Ruffo said Vázquez Mota will start her campaign in Ensenada because it is where he became the first National Action Party mayor in 1986. Ruffo later became the first PAN governor in 1989. "Josefina has decided to be there because democracy on the PAN reality terms began in Ensenada with my election as mayor," Ruffo said. Until Ruffo, the Institutional Revolutionary Party kept other party's candidates in Mexico from winning, by hook or by crook. The PRI held the presidency from 1929-2000.
Ruffo, in a talk at the University of San Diego's Trans-Border Institute, said rookies had poorly organized Vázquez Mota's speech in Mexico City. He said the event was scheduled to start at noon but began late and the person who contracted buses to bring people to the event had them programmed to leave at 1:30 p.m. Thus, many people had left the heat of the stadium by the time Vázquez Mota began her speech. Images of the candidate speaking to a half-empty stadium have not helped her cause.
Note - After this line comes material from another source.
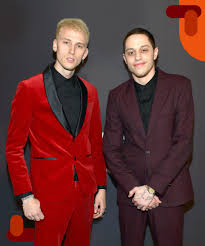 Pete davidson has some complicated relationships. Machine Gun Kelly Loves Kate Beckinsale Pete Davidson
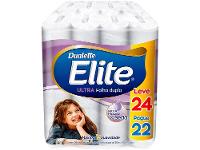 Papel Higiênico Folha Dupla Elite Ultra 24 Rolos 30m - 1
Ruffo said the stadium had been full.
Ruffo said he still believed Vázquez Mota could pass front-runner Enrique Peña Nieto of the PRI and win the election, saying that although some polls showed her behind by double digits, he believed she was only 5 points behind.
He said that although people were bused into the stadium, a traditional practice of the PRI, those bused in Sunday were true PANistas. (Sergio Sarmiento said this week that a union member had said Mexican Social Security Institute workers were told to attend Sunday's rally.) Ruffo, who went to the Estadio Azul event, said, "I did walk around ... and I could tell they were from the PAN. Many of them very poor, but themselves to be real PANistas."
The former governor says he has his work cut out to help organize the Ensenada rally, saying "It must be a super, coordinated effort."
The Mexican presidential campaign officially begins March 30. The election is Sunday, July 1.